19.10.2010 / Schwerpunkt / Seite 3

Repression und Panikmache

Die Kampagne »Castor? Schottern!« sieht in den staatsanwaltschaftlichen Ermittlungsverfahren gegen die Unterzeichner der gleichnamigen Absichtserklärung einen »politisch motivierten Einschüchterungsversuch«, der allerdings »ins Leere laufen wird«. Kampagnensprecher Tadzio Müller: »Die Rechtsauffassung der Staatsanwaltschaft ist abenteuerlich: Weder handelt es sich bei dem Schottern um ›Störung öffentlicher Betriebe‹, da ja gar kein regulärer Bahnbetrieb auf dem Castor-Gleis stattfindet, noch ist die Ankündigung einer Aktion des zivilen Ungehorsams strafbar.« Sonja Schubert, ebenfalls Sprecherin von »Castor?
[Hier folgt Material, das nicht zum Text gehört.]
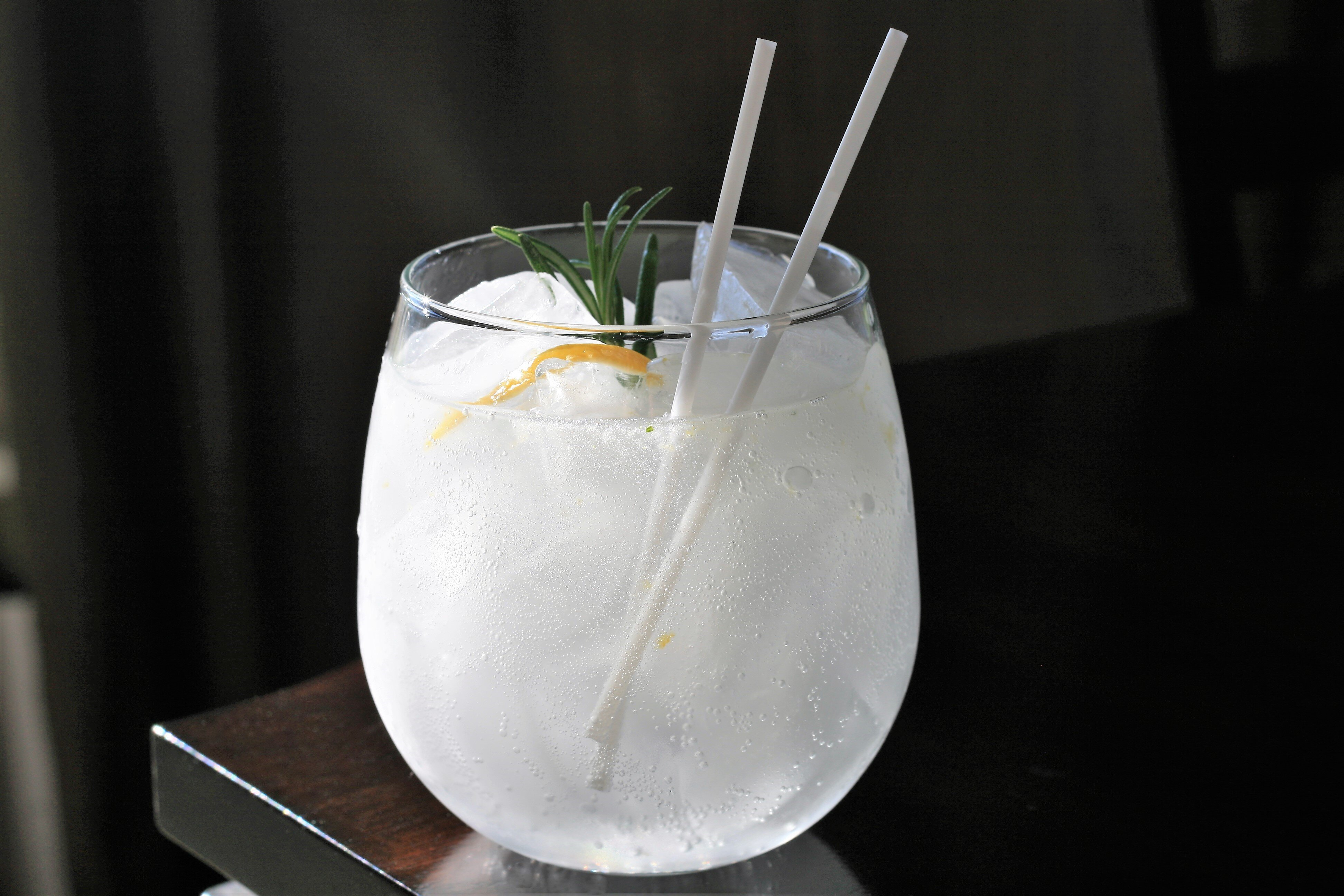 salty lemon gin and tonic recipe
Schottern!«, ergänzt: »Die Absurdität des Vorgehens der Staatsanwaltschaft zeigt sich schon in der Zahl der Verfahren: Sie ermittelt gegen 389 Einzelpersonen und 179 Gruppen– das sind dann noch einmal mehrere tausend Menschen. Will die Staatsanwaltschaft, wenn die Aktionen im Wendland stattfinden, tatsächlich alle diese – und noch mehr – Menschen vor Gericht bringen?«

Die Unterstützung für das geplante Castor-Schottern wächst laut Mischa Aschmoneit »täglich und stündlich«. »Der aktuelle Versuch der Einschüchterung und Spaltung wird der Kampagne – so wie es schon vor Heiligendamm und Dresden war – zusätzlichen Schwung verleihen. Bei ganz vielen Menschen gibt es die Haltung: Jetzt erst recht.«

Die Neue Westfälische in Bielefeld fragte in ihrer Montagausgabe: »Schürt das Bundeskriminalamt (BKA) bewußt Ängste, wenn es vor einer zunehmenden Gewaltbereitschaft unter Atomkraftgegnern warnt? Werden friedliche Menschen, die gewaltfrei gegen den nächsten Castortransport demonstrieren wollen, im Vorfeld kriminalisiert, um ein hartes Eingreifen der Einsatzkräfte von vorneherein zu legitimieren?« Weiter hieß es im Kommentar: »Das BKA setzt Protest mit Gewalt gleich, aber wenn man sich die Bilder der ›Stuttgart21‹-Demonstrationen in Erinnerung ruft, muß man sich eher Sorgen um die andere Seite machen: Während die Polizeibeamten mit Helmen und Körperschutz ausgestattet sind, gilt für die Protestler das Vermummungsverbot. Waren es früher die Schlagstöcke, vor denen sich die Menschen fürchten mußten, sind es heute Hightech-Wasserwerfer, deren neue Generation mit 10 bar bis zu 3300 Liter pro Minute verschießen werden. Wie brutal diese Distanzwaffe schon jetzt ist, zeigen die Verletzungen, mit denen mehrere Demonstranten in die Stuttgarter Augenklinik eingeliefert wurden: nach innen gedrückte Linsen, zerrissene Lider, zerfetzte Netzhäute, gebrochene Augenknochen. Deeskalation sieht anders aus.«

(jW/dapd)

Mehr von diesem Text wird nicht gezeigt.